Stored data
━━━━━━━━━━━━━━━━

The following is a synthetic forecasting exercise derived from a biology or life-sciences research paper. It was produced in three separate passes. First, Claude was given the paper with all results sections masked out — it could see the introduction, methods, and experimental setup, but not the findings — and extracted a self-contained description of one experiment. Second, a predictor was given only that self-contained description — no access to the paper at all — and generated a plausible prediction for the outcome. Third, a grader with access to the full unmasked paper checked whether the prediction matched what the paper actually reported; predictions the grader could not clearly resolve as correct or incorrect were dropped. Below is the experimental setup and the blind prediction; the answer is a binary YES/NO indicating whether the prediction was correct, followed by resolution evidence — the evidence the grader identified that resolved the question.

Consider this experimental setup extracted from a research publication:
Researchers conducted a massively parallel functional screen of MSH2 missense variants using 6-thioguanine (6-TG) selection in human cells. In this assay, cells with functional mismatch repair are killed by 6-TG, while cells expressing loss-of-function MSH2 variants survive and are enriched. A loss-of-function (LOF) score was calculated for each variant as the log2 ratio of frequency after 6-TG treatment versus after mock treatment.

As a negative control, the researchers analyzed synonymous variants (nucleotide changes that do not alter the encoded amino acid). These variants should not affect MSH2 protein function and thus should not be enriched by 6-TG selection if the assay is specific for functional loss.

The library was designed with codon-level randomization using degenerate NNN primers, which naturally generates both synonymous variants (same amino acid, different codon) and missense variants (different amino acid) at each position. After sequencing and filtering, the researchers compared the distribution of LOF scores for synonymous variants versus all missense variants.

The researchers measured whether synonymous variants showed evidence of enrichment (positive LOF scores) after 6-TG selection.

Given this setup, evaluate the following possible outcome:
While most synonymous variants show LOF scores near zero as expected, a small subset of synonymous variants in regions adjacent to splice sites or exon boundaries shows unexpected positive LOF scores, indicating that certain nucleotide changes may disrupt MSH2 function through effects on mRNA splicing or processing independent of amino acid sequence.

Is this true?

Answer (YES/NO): NO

━━━━━━━━━━━━━━━━

**YOUR OBJECTIVE**
Reading through the records above, report each line in which the string "versus" is found.

**SOLUTION FOR THIS EXERCISE**
Researchers conducted a massively parallel functional screen of MSH2 missense variants using 6-thioguanine (6-TG) selection in human cells. In this assay, cells with functional mismatch repair are killed by 6-TG, while cells expressing loss-of-function MSH2 variants survive and are enriched. A loss-of-function (LOF) score was calculated for each variant as the log2 ratio of frequency after 6-TG treatment versus after mock treatment.
The library was designed with codon-level randomization using degenerate NNN primers, which naturally generates both synonymous variants (same amino acid, different codon) and missense variants (different amino acid) at each position. After sequencing and filtering, the researchers compared the distribution of LOF scores for synonymous variants versus all missense variants.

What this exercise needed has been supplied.